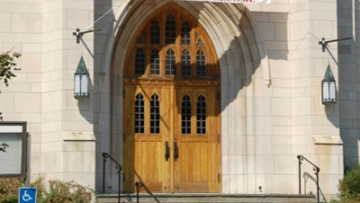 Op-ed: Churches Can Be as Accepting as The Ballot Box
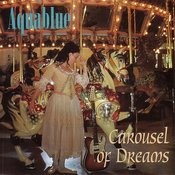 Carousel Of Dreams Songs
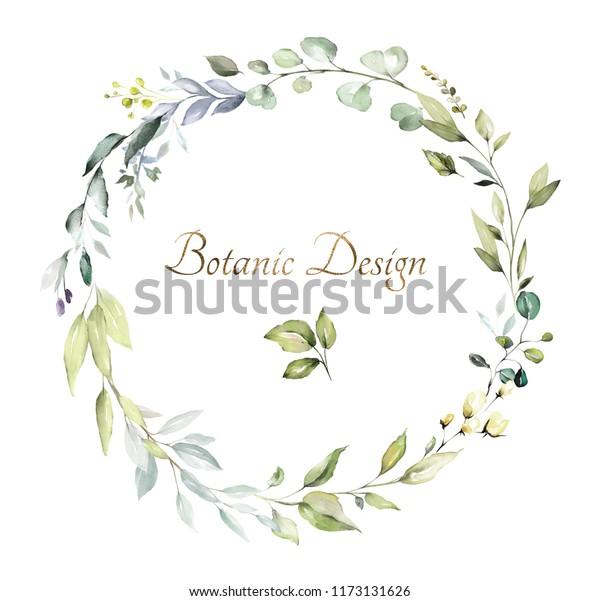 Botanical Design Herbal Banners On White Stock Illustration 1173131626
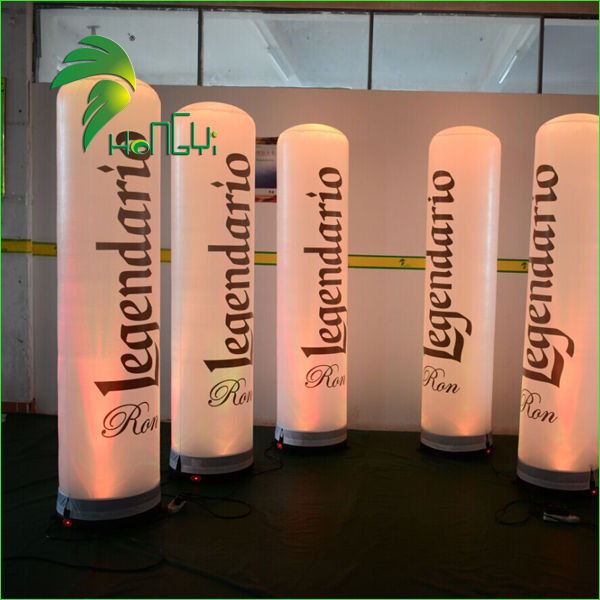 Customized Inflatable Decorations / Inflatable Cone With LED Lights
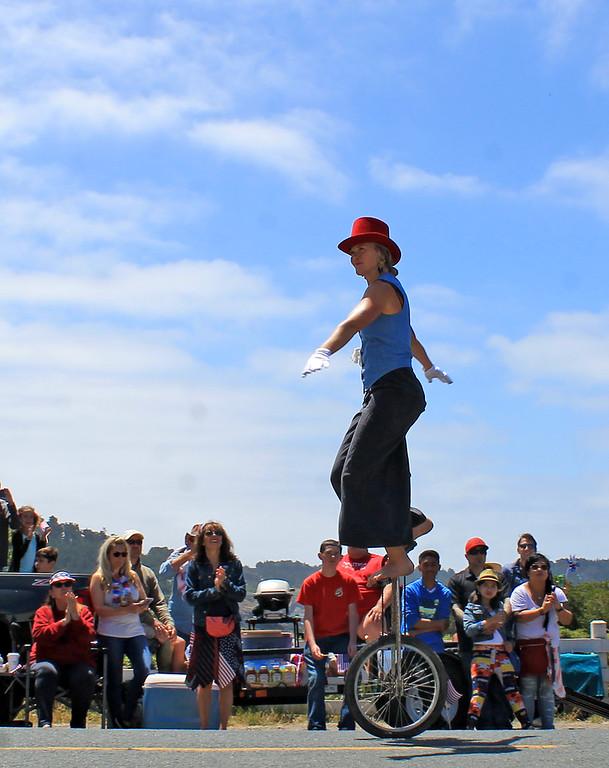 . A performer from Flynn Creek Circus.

· · · ·

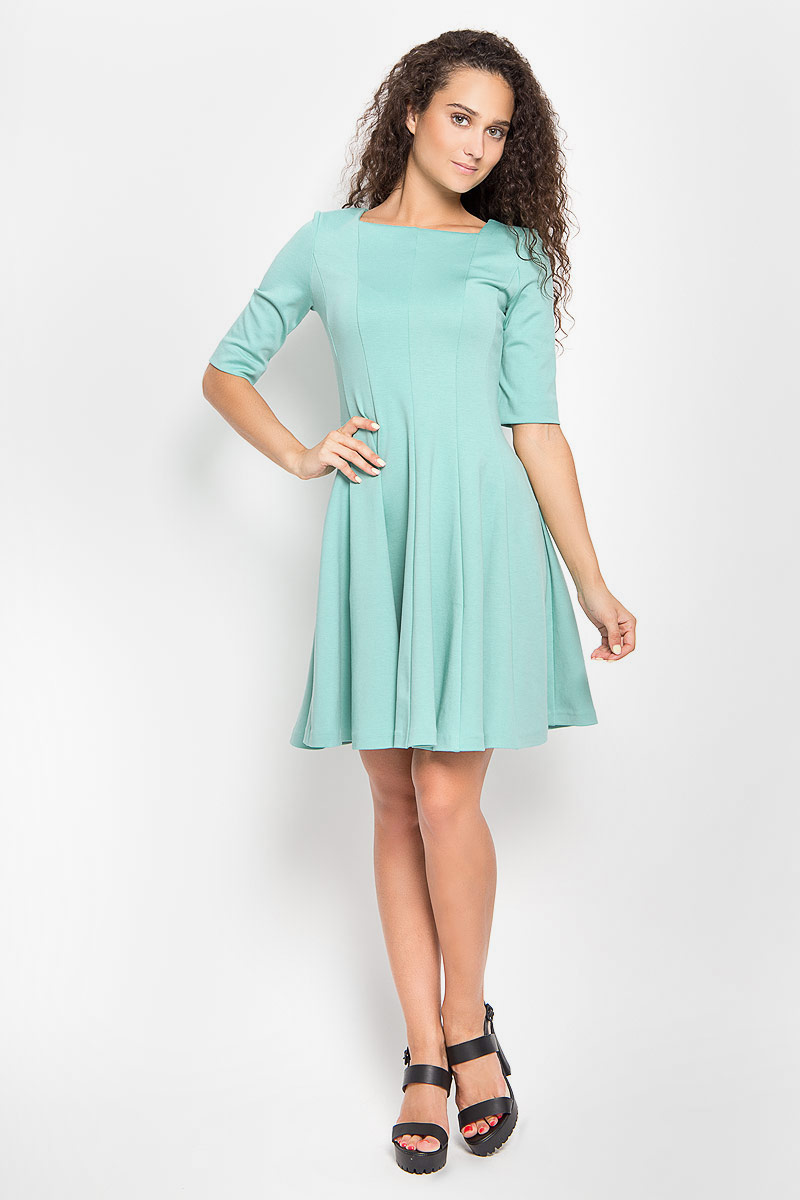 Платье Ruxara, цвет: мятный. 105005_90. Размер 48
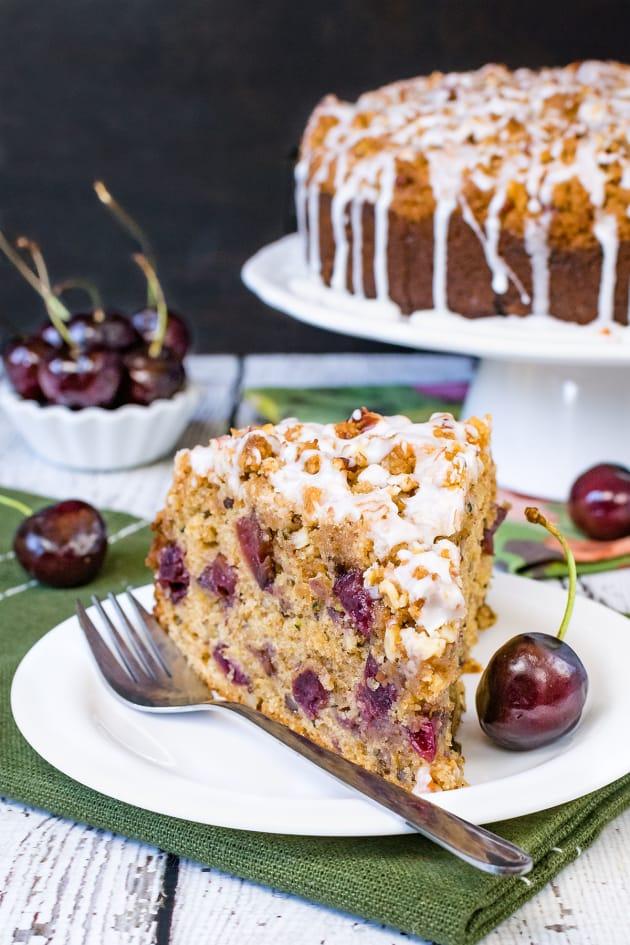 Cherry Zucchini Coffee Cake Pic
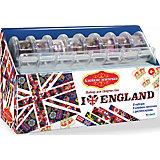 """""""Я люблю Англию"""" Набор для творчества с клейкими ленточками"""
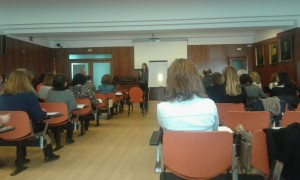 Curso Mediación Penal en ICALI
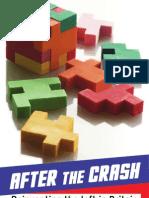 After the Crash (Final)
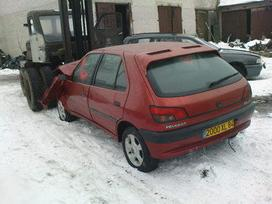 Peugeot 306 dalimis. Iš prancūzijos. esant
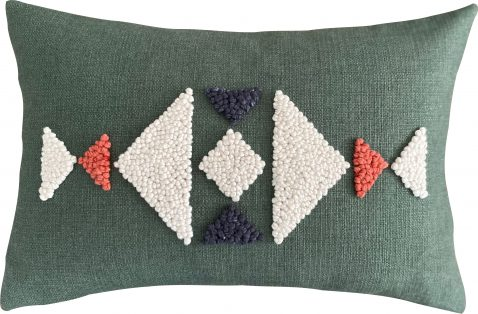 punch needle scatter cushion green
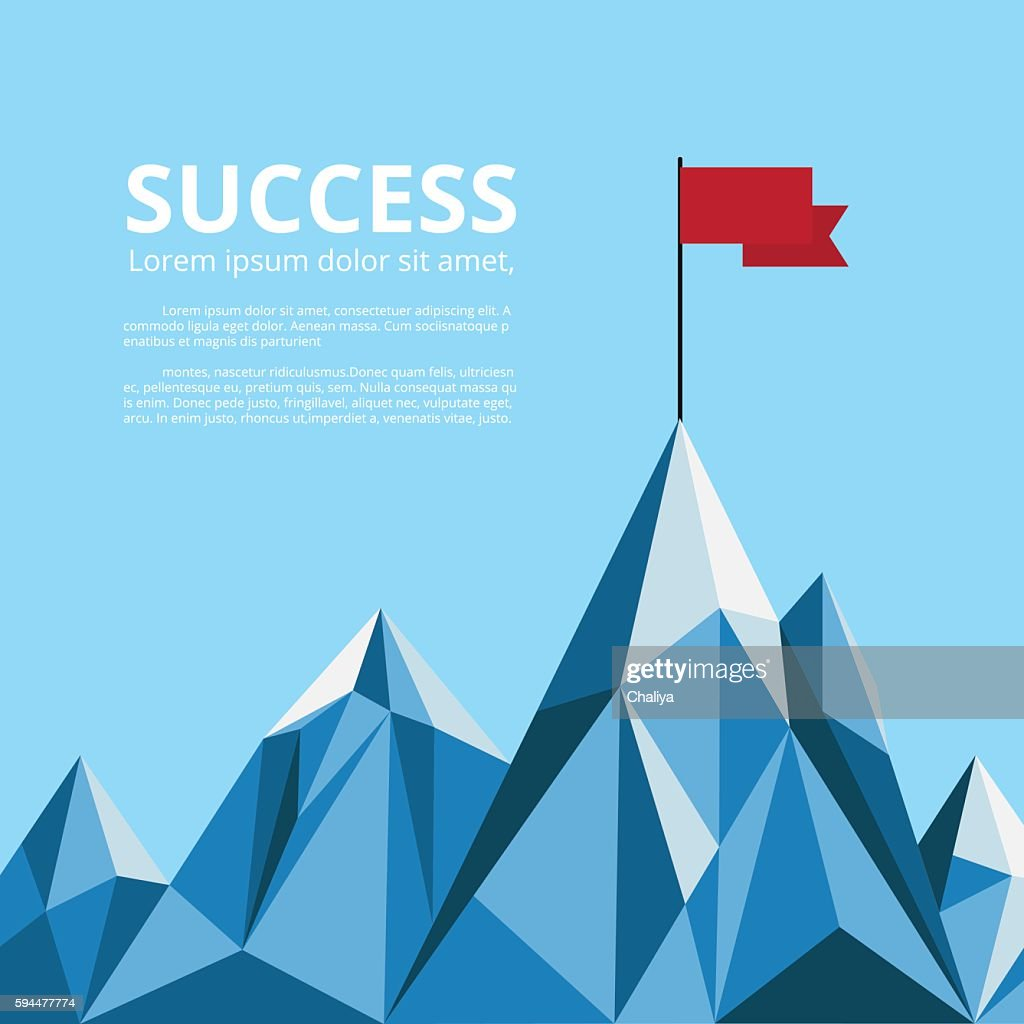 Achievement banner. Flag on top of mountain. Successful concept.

· · · ·

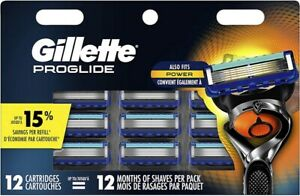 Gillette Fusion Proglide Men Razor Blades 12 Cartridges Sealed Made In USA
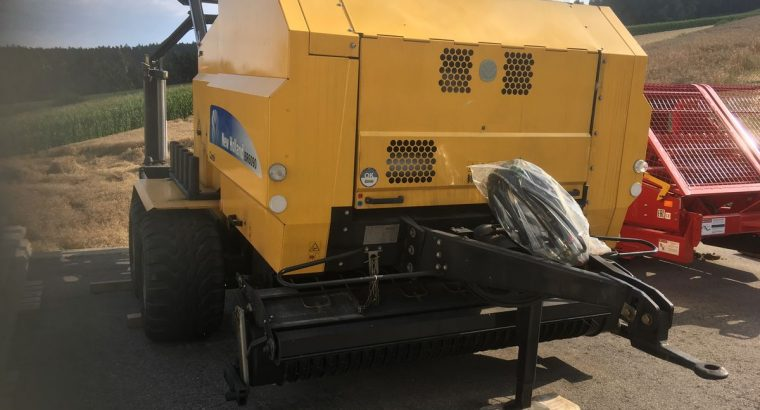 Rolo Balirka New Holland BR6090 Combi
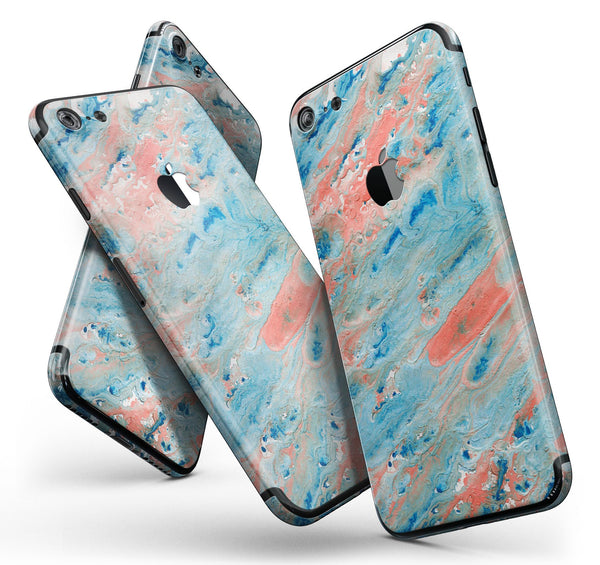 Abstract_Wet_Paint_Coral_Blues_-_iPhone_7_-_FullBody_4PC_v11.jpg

· · · ·

Task goal |
Word for word, retype the lines in the entries above that run from the one with "After the Crash (Final)" through the one with "Achievement banner. Flag". Both ends count; pictures do not.

Problem solution |
 After the Crash (Final)
 Peugeot 306 dalimis. Iš prancūzijos. esant
 punch needle scatter cushion green
 Achievement banner. Flag on top of mountain. Successful concept.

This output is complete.